(Written task)
Copy out the article below on being proactive with your money, word for word and in full.

(Passage for review)

When it comes to finances, many people take a reactive approach instead of a proactive one. About 70% of Americans don’t usually follow a budget and only save whatever’s left over at the end of the month. Failing to budget and make a plan for your money can make it difficult to save for emergencies and financial goals such as buying a home. If you want to stop feeling like you’re always playing catch-up with your finances and start being in control of your money, here are four ways to be more financially proactive.
Make a Budget
Of course, the best way to be proactive with your money is to make a budget. Before we sat down together and made a budget, my partner and I would essentially buy whatever we wanted and deal with the credit card bill later. This haphazard financial approach caused a lot of stress in our lives and relationship. Although adhering to a budget may sound restrictive, it was actually freeing for us because it relieved a lot of the financial anxiety we felt.
Where many people go wrong with budgeting is being too restrictive with their money. Your budget should enable you to enjoy your life while meeting realistic financial goals. If you don’t include any money for fun, you won’t be able to stick to your financial plan, and you may fall back into your old reactive money mindset.

(Dataset section)
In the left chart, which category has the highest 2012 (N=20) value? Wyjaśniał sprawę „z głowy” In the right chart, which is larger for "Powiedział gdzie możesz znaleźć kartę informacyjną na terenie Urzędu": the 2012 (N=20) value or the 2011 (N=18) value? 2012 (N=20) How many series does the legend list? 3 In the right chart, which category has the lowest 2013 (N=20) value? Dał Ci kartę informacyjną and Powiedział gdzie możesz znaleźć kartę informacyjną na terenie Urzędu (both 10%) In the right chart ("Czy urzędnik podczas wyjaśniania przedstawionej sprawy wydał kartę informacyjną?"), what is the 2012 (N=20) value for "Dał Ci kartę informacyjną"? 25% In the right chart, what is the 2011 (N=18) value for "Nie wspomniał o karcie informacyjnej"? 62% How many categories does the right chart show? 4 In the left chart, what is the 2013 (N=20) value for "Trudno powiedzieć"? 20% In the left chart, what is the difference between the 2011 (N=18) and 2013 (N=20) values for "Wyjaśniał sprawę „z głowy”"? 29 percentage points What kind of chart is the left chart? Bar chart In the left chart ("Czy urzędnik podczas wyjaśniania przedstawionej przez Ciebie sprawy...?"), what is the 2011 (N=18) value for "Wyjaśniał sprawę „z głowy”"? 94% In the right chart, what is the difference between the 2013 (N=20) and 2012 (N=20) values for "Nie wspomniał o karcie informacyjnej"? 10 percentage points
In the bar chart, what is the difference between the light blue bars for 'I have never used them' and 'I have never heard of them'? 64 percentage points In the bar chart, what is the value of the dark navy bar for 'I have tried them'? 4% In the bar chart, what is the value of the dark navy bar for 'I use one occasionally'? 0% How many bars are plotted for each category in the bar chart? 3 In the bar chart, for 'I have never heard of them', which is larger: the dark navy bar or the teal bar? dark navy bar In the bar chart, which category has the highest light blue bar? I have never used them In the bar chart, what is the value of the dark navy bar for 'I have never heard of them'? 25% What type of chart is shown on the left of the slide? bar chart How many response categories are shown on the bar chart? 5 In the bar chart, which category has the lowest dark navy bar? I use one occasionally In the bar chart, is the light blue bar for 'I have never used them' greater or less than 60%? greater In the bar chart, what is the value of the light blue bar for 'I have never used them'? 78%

(Task response)
When it comes to finances, many people take a reactive approach instead of a proactive one. About 70% of Americans don’t usually follow a budget and only save whatever’s left over at the end of the month. Failing to budget and make a plan for your money can make it difficult to save for emergencies and financial goals such as buying a home. If you want to stop feeling like you’re always playing catch-up with your finances and start being in control of your money, here are four ways to be more financially proactive.
Make a Budget
Of course, the best way to be proactive with your money is to make a budget. Before we sat down together and made a budget, my partner and I would essentially buy whatever we wanted and deal with the credit card bill later. This haphazard financial approach caused a lot of stress in our lives and relationship. Although adhering to a budget may sound restrictive, it was actually freeing for us because it relieved a lot of the financial anxiety we felt.
Where many people go wrong with budgeting is being too restrictive with their money. Your budget should enable you to enjoy your life while meeting realistic financial goals. If you don’t include any money for fun, you won’t be able to stick to your financial plan, and you may fall back into your old reactive money mindset.